Excerpts from a spatial dataset:
>> BEGIN
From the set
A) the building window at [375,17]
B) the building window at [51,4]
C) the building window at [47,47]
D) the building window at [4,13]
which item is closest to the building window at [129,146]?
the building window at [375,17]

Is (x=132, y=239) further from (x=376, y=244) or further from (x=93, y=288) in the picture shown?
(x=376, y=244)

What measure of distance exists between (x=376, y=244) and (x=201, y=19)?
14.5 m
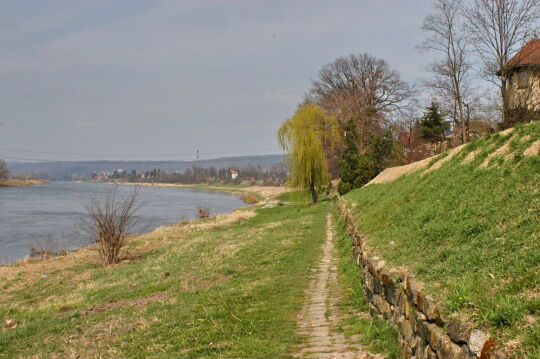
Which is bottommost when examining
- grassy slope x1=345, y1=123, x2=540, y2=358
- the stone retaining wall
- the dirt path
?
the dirt path

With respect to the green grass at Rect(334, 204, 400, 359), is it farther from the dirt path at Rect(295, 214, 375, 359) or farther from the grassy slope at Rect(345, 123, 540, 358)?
the grassy slope at Rect(345, 123, 540, 358)

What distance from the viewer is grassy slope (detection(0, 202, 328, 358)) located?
656cm

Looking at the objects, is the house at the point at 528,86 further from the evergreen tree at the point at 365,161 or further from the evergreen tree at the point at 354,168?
the evergreen tree at the point at 354,168

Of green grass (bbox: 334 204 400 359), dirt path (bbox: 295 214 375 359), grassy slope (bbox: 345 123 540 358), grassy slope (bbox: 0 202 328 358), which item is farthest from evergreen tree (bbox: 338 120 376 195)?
green grass (bbox: 334 204 400 359)

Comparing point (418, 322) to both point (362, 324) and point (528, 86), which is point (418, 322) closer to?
point (362, 324)

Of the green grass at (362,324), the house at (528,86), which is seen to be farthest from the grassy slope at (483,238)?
the house at (528,86)

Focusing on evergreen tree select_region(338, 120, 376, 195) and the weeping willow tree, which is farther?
>> END
## GIVEN INSTRUCTION
Exclude the pictures, and transcribe all of the material exactly.

## OUTPUT FOR THIS TASK
From the set
A) the building window at [375,17]
B) the building window at [51,4]
C) the building window at [47,47]
D) the building window at [4,13]
which item is closest to the building window at [129,146]?
the building window at [375,17]

Is (x=132, y=239) further from (x=376, y=244) or further from (x=93, y=288) in the picture shown?
(x=376, y=244)

What measure of distance exists between (x=376, y=244) and (x=201, y=19)?
14.5 m
Which is bottommost when examining
- grassy slope x1=345, y1=123, x2=540, y2=358
- the stone retaining wall
- the dirt path
?
the dirt path

With respect to the green grass at Rect(334, 204, 400, 359), is it farther from the dirt path at Rect(295, 214, 375, 359) or farther from the grassy slope at Rect(345, 123, 540, 358)?
the grassy slope at Rect(345, 123, 540, 358)

What distance from the viewer is grassy slope (detection(0, 202, 328, 358)) located?
656cm

Looking at the objects, is the house at the point at 528,86 further from the evergreen tree at the point at 365,161 or further from the evergreen tree at the point at 354,168?
the evergreen tree at the point at 354,168

Of green grass (bbox: 334 204 400 359), dirt path (bbox: 295 214 375 359), grassy slope (bbox: 345 123 540 358), grassy slope (bbox: 0 202 328 358), which item is farthest from evergreen tree (bbox: 338 120 376 195)?
green grass (bbox: 334 204 400 359)

Comparing point (418, 322) to both point (362, 324) and point (528, 86), which is point (418, 322) closer to?
point (362, 324)

Of the green grass at (362,324), the house at (528,86), which is seen to be farthest from the grassy slope at (483,238)?
the house at (528,86)

Focusing on evergreen tree select_region(338, 120, 376, 195) and the weeping willow tree, which is farther?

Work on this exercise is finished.